The Orange High School students, both 16, were killed around 10:30 p.m. Saturday when the Ford 250 pickup truck they were in ran off the road about a mile west of Mary Hall Road, northeast of Hillsborough.
Two others in the truck were injured. Sam Whaley, 16, of Hillsborough, and McCray Williams, 15, of Mebane, were listed in fair condition Monday at Duke Hospital, a spokeswoman said.
A couple of hundred people had visited the accident site since Sunday, when friends held a candle lighting and released balloons. Thousands more expressed their feelings on Facebook, where a memorial page, RIP Kacie & Chase, had nearly 6,000 likes Monday evening.

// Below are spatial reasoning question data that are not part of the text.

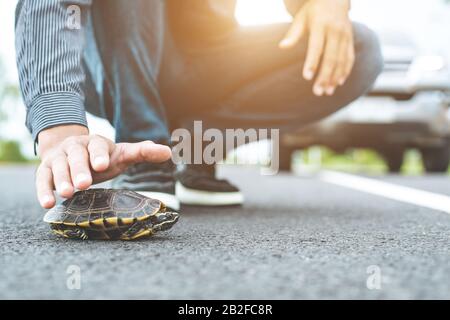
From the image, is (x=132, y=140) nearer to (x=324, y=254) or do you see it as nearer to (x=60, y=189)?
(x=60, y=189)

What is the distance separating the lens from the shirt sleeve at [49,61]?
4.37 ft

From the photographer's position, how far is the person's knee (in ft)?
7.36

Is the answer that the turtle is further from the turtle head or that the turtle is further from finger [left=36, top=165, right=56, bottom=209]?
finger [left=36, top=165, right=56, bottom=209]

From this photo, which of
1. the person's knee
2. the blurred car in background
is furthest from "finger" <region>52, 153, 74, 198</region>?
the blurred car in background

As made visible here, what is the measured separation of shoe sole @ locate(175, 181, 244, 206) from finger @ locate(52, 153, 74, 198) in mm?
1214

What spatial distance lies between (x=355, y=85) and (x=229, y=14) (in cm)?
57

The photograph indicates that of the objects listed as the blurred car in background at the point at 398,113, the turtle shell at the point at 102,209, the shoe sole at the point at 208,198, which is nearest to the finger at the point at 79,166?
the turtle shell at the point at 102,209

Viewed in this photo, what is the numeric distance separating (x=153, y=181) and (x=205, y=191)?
1.90ft

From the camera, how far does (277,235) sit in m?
1.46

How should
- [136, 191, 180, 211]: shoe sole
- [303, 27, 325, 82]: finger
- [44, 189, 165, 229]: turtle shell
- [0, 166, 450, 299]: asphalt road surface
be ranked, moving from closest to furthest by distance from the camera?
1. [0, 166, 450, 299]: asphalt road surface
2. [44, 189, 165, 229]: turtle shell
3. [136, 191, 180, 211]: shoe sole
4. [303, 27, 325, 82]: finger

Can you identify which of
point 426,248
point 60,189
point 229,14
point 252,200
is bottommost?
point 252,200

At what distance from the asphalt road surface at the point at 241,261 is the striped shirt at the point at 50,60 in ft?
0.95

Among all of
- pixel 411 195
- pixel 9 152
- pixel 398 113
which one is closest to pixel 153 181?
pixel 411 195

Services for both teens will be held this week at New Horizon Church in Durham.
Orange High junior Colton Woody, 17, said he had known Underhill and Chamberlain since they started at Hillsborough Elementary School together. Underhill was fun to be around, whether they were hanging out, hunting deer or “mudding,” he said.
“I had to pull him out a few times” when Chamberlain’s truck got stuck while slinging around in local mud holes, Woody said.
Underhill was an avid outdoorsman and a member of the Orange High School Swim Team, Shooting Club and Future Farmers of America, friends and family said. He also was a former middle school state wrestling champion. He leaves behind father Kevin Underhill and his wife, Beth; mother April Underhill Andrews and her husband, Chris; a brother and four sisters, according to an obituary.
Woody, who lives nearby, said he was one of the first to find his friends Saturday, and he will never forget it.
“I want everybody to learn from this and to not speed or drive recklessly,” he said.
Trooper Greg Ingram said Highway Patrol investigators aren’t sure yet who was driving the truck. None of the teens was wearing a seatbelt. Three were thrown from the truck, and a fourth was partially ejected, he said.
Patrol investigators were at the scene Monday afternoon. The truck ran off the left side of the road, and when the driver overcorrected, it ran off the road to the right before hitting a mailbox and a tree, Ingram said.
Speed may have played a role, he said. The accident happened just past a curve along a largely straight part of the road where the speed limit is 55 mph.
The patrol also is investigating whether anyone was licensed to drive at that time of night. The state’s graduated licensing program lets 16-year-olds drive between 5 a.m. and 9 p.m. for six months under a limited provisional license, after which they can get a full provisional license until age 18.
Chamberlain pitched for her varsity softball team at Orange High, loved horses and always had a smile, her friends said. She worked at Vinny’s Italian Grill and Pizzeria in Hillsborough and leaves behind her mother, Angie Carden Hurdle, and her husband, Ron; her father, John Philip Chamberlain, and a sister.
Two memorials were at the site Monday. One for Chamberlain had a T-shirt signed by her Vinny’s co-workers. “Fly high, beautiful,” it said. Beside it hung a black cowboy hat, with teddy bears and a panda on the ground below.
An Orange High jersey lay in front of Underhill’s memorial, which was covered with flowers.
Zina Almers said Chamberlain and her daughter, McKenzie, were part of a tight-knit group of girls who did everything together. Their weekly ritual was to stop at Kerr Drug for coffee, she said. They brought coffee to the accident scene Monday to remember Chamberlain before going ahead with a sleepover she had planned to attend, Almers said.
“It’s so sad they even have to experience this kind of pain and loss,” Almers said.